## Assignment
What follows is a set of records; repeat all of them exactly.

(Saved entries)
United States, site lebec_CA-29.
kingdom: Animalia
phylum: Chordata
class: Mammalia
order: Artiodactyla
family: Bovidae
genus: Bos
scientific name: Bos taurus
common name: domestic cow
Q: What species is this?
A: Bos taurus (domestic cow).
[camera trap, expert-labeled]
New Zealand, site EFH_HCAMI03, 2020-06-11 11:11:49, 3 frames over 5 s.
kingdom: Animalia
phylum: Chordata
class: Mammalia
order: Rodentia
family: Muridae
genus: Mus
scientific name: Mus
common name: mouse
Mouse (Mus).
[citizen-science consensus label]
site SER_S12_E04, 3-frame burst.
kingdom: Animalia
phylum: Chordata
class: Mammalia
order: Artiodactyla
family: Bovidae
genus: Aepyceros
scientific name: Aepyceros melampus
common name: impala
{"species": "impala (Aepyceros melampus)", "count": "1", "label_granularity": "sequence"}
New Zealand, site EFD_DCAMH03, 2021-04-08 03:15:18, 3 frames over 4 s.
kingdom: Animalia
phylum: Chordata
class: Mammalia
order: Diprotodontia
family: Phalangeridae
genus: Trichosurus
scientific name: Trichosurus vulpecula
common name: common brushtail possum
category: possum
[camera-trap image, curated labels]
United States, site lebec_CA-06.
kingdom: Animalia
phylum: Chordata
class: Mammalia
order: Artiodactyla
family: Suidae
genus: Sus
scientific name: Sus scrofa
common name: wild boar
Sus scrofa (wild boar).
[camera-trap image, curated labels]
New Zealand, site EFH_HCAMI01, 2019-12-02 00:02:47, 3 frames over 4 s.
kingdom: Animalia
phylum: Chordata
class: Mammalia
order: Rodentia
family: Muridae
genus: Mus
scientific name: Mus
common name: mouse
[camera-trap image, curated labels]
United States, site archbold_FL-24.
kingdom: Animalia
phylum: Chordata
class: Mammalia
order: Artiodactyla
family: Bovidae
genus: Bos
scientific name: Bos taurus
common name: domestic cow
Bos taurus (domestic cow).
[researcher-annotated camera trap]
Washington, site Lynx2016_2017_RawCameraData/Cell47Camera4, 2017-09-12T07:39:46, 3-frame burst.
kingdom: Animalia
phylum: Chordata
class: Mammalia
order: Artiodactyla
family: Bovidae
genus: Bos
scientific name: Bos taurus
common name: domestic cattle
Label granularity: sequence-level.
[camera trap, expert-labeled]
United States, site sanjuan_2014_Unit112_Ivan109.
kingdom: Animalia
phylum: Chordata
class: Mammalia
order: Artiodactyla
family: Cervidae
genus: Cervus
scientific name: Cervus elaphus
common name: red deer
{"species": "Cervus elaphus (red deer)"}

## Task answer
United States, site lebec_CA-29.
kingdom: Animalia
phylum: Chordata
class: Mammalia
order: Artiodactyla
family: Bovidae
genus: Bos
scientific name: Bos taurus
common name: domestic cow
Q: What species is this?
A: Bos taurus (domestic cow).
[camera trap, expert-labeled]
New Zealand, site EFH_HCAMI03, 2020-06-11 11:11:49, 3 frames over 5 s.
kingdom: Animalia
phylum: Chordata
class: Mammalia
order: Rodentia
family: Muridae
genus: Mus
scientific name: Mus
common name: mouse
Mouse (Mus).
[citizen-science consensus label]
site SER_S12_E04, 3-frame burst.
kingdom: Animalia
phylum: Chordata
class: Mammalia
order: Artiodactyla
family: Bovidae
genus: Aepyceros
scientific name: Aepyceros melampus
common name: impala
{"species": "impala (Aepyceros melampus)", "count": "1", "label_granularity": "sequence"}
New Zealand, site EFD_DCAMH03, 2021-04-08 03:15:18, 3 frames over 4 s.
kingdom: Animalia
phylum: Chordata
class: Mammalia
order: Diprotodontia
family: Phalangeridae
genus: Trichosurus
scientific name: Trichosurus vulpecula
common name: common brushtail possum
category: possum
[camera-trap image, curated labels]
United States, site lebec_CA-06.
kingdom: Animalia
phylum: Chordata
class: Mammalia
order: Artiodactyla
family: Suidae
genus: Sus
scientific name: Sus scrofa
common name: wild boar
Sus scrofa (wild boar).
[camera-trap image, curated labels]
New Zealand, site EFH_HCAMI01, 2019-12-02 00:02:47, 3 frames over 4 s.
kingdom: Animalia
phylum: Chordata
class: Mammalia
order: Rodentia
family: Muridae
genus: Mus
scientific name: Mus
common name: mouse
[camera-trap image, curated labels]
United States, site archbold_FL-24.
kingdom: Animalia
phylum: Chordata
class: Mammalia
order: Artiodactyla
family: Bovidae
genus: Bos
scientific name: Bos taurus
common name: domestic cow
Bos taurus (domestic cow).
[researcher-annotated camera trap]
Washington, site Lynx2016_2017_RawCameraData/Cell47Camera4, 2017-09-12T07:39:46, 3-frame burst.
kingdom: Animalia
phylum: Chordata
class: Mammalia
order: Artiodactyla
family: Bovidae
genus: Bos
scientific name: Bos taurus
common name: domestic cattle
Label granularity: sequence-level.
[camera trap, expert-labeled]
United States, site sanjuan_2014_Unit112_Ivan109.
kingdom: Animalia
phylum: Chordata
class: Mammalia
order: Artiodactyla
family: Cervidae
genus: Cervus
scientific name: Cervus elaphus
common name: red deer
{"species": "Cervus elaphus (red deer)"}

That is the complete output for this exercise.